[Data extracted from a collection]

------------------------------------------------

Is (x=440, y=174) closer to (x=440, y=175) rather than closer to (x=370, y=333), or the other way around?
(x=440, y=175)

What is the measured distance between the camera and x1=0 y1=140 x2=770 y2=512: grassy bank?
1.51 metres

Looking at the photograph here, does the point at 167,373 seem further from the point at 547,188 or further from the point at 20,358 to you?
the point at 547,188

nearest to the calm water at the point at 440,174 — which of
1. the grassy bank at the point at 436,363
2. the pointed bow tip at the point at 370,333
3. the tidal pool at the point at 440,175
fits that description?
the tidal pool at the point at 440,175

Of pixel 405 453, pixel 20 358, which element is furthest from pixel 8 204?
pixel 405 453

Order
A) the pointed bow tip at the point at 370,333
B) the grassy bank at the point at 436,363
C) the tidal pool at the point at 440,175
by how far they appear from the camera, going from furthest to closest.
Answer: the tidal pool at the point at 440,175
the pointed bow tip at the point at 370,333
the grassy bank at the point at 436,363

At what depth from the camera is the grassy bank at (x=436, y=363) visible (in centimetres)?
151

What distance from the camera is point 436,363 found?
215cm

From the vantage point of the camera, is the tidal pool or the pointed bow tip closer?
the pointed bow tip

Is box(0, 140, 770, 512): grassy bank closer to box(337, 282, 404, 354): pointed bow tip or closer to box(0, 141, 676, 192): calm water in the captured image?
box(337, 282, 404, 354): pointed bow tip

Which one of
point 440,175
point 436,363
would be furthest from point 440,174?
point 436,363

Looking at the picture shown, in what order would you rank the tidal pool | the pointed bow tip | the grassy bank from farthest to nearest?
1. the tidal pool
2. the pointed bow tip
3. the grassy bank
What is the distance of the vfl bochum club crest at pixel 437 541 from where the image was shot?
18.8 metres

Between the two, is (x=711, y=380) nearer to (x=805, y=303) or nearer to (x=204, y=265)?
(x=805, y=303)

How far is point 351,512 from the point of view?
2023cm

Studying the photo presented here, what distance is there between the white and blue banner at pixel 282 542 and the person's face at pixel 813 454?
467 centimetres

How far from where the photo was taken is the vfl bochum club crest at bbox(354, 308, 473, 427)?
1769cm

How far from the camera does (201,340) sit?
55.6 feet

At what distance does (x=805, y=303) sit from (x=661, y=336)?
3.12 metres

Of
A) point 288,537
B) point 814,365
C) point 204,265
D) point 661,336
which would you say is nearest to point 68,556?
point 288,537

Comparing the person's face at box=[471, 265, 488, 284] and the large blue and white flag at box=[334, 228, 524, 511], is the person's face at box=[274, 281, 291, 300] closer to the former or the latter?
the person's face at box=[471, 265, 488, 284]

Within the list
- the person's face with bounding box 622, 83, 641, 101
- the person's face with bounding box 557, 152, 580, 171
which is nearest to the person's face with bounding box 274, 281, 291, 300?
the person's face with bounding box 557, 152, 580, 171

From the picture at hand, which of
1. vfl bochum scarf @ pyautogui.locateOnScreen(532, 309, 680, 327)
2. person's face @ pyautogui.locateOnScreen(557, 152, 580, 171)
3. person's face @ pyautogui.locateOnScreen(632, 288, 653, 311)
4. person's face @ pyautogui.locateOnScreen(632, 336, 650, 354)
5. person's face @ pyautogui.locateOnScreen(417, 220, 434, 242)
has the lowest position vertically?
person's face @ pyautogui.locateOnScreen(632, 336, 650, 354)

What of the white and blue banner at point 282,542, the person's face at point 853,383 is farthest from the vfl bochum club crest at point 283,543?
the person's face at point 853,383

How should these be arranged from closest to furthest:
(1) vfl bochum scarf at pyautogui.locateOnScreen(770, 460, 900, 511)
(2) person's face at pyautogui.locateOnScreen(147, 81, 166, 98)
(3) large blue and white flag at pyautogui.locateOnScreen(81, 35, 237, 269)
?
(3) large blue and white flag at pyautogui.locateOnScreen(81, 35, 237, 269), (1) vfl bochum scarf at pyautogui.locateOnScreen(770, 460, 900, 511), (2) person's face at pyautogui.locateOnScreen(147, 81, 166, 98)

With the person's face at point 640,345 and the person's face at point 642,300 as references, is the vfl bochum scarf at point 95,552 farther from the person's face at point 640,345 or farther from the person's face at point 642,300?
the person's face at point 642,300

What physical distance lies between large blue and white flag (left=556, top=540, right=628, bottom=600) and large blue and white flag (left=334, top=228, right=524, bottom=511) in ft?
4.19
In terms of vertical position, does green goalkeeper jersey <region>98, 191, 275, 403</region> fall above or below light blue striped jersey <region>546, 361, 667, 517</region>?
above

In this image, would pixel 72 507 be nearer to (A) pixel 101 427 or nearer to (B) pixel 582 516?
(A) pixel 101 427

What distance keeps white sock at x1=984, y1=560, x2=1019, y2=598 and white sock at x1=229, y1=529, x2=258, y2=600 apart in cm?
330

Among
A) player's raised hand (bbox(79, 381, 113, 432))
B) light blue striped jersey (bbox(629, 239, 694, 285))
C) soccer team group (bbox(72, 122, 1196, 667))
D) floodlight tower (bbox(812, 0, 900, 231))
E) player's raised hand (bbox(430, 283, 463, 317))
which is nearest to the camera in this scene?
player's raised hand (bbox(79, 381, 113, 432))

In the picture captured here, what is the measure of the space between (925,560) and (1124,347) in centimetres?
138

------------------------------------------------

_REQUIRED TASK_. Can you reproduce every one of the records above word for word, without changing anything?

_RESULT FOR THIS TASK_.
Is (x=440, y=174) closer to (x=440, y=175) rather than closer to (x=370, y=333), or the other way around?
(x=440, y=175)

What is the measured distance between the camera and x1=0 y1=140 x2=770 y2=512: grassy bank?
1.51 metres

Looking at the photograph here, does the point at 167,373 seem further from the point at 547,188 or further from the point at 20,358 to you?
the point at 547,188

nearest to the calm water at the point at 440,174 — which of
1. the grassy bank at the point at 436,363
2. the pointed bow tip at the point at 370,333
3. the tidal pool at the point at 440,175
fits that description?
the tidal pool at the point at 440,175

Of pixel 405 453, pixel 20 358, which element is furthest from pixel 8 204?
pixel 405 453

Order
A) the pointed bow tip at the point at 370,333
B) the grassy bank at the point at 436,363
C) the tidal pool at the point at 440,175
by how far they appear from the camera, going from furthest to closest.
Answer: the tidal pool at the point at 440,175
the pointed bow tip at the point at 370,333
the grassy bank at the point at 436,363

At what depth from the camera is the grassy bank at (x=436, y=363) visible (in centimetres)?
151

What distance from the camera is point 436,363 found?
215cm

From the vantage point of the camera, is the tidal pool or the pointed bow tip closer?
the pointed bow tip

Is box(0, 140, 770, 512): grassy bank closer to box(337, 282, 404, 354): pointed bow tip or closer to box(0, 141, 676, 192): calm water in the captured image?
box(337, 282, 404, 354): pointed bow tip

Which one of
point 440,175
point 436,363
would be furthest from point 440,174?
point 436,363

Looking at the picture shown, in what order would you rank the tidal pool | the pointed bow tip | the grassy bank from farthest to nearest?
1. the tidal pool
2. the pointed bow tip
3. the grassy bank
What is the distance of the vfl bochum club crest at pixel 437 541 from where the image was shot?
18.8 metres

Between the two, is (x=711, y=380) nearer to (x=805, y=303) or nearer to (x=204, y=265)?
(x=805, y=303)

How far is point 351,512 from the point of view?
2023cm

Studying the photo presented here, what distance is there between the white and blue banner at pixel 282 542 and the person's face at pixel 813 454?
467 centimetres

How far from where the photo was taken is the vfl bochum club crest at bbox(354, 308, 473, 427)?
1769cm

How far from the camera does (201,340) sit?
55.6 feet

At what distance does (x=805, y=303) sit from (x=661, y=336)?
3.12 metres

Of
A) point 288,537
B) point 814,365
C) point 204,265
D) point 661,336
which would you say is nearest to point 68,556?
point 288,537

Comparing the person's face at box=[471, 265, 488, 284] and the large blue and white flag at box=[334, 228, 524, 511], is the person's face at box=[274, 281, 291, 300] closer to the former or the latter?
the person's face at box=[471, 265, 488, 284]

Within the list
- the person's face with bounding box 622, 83, 641, 101
- the person's face with bounding box 557, 152, 580, 171
which is nearest to the person's face with bounding box 274, 281, 291, 300?
the person's face with bounding box 557, 152, 580, 171

From the picture at hand, which of
1. vfl bochum scarf @ pyautogui.locateOnScreen(532, 309, 680, 327)
2. person's face @ pyautogui.locateOnScreen(557, 152, 580, 171)
3. person's face @ pyautogui.locateOnScreen(632, 288, 653, 311)
4. person's face @ pyautogui.locateOnScreen(632, 336, 650, 354)
5. person's face @ pyautogui.locateOnScreen(417, 220, 434, 242)
has the lowest position vertically?
person's face @ pyautogui.locateOnScreen(632, 336, 650, 354)

What of the white and blue banner at point 282,542, the person's face at point 853,383 is farthest from the vfl bochum club crest at point 283,543?
the person's face at point 853,383

How should these be arranged from closest to furthest:
(1) vfl bochum scarf at pyautogui.locateOnScreen(770, 460, 900, 511)
(2) person's face at pyautogui.locateOnScreen(147, 81, 166, 98)
(3) large blue and white flag at pyautogui.locateOnScreen(81, 35, 237, 269)
?
(3) large blue and white flag at pyautogui.locateOnScreen(81, 35, 237, 269), (1) vfl bochum scarf at pyautogui.locateOnScreen(770, 460, 900, 511), (2) person's face at pyautogui.locateOnScreen(147, 81, 166, 98)

With the person's face at point 640,345 and the person's face at point 642,300 as references, is the vfl bochum scarf at point 95,552 farther from the person's face at point 640,345 or farther from the person's face at point 642,300?
the person's face at point 642,300

What physical distance lies between large blue and white flag (left=556, top=540, right=628, bottom=600) and large blue and white flag (left=334, top=228, right=524, bottom=511) in ft?
4.19
In terms of vertical position, does green goalkeeper jersey <region>98, 191, 275, 403</region> fall above or below light blue striped jersey <region>546, 361, 667, 517</region>?
above

In this image, would pixel 72 507 be nearer to (A) pixel 101 427 or nearer to (B) pixel 582 516?
(A) pixel 101 427

What distance keeps white sock at x1=984, y1=560, x2=1019, y2=598 and white sock at x1=229, y1=529, x2=258, y2=600 apart in cm?
330

Among
A) player's raised hand (bbox(79, 381, 113, 432))
B) light blue striped jersey (bbox(629, 239, 694, 285))
C) soccer team group (bbox(72, 122, 1196, 667))
D) floodlight tower (bbox(812, 0, 900, 231))
E) player's raised hand (bbox(430, 283, 463, 317))
which is nearest to the camera in this scene?
player's raised hand (bbox(79, 381, 113, 432))

In the picture captured here, what is the measure of the space between (925,560) and (1124,347) in centimetres?
138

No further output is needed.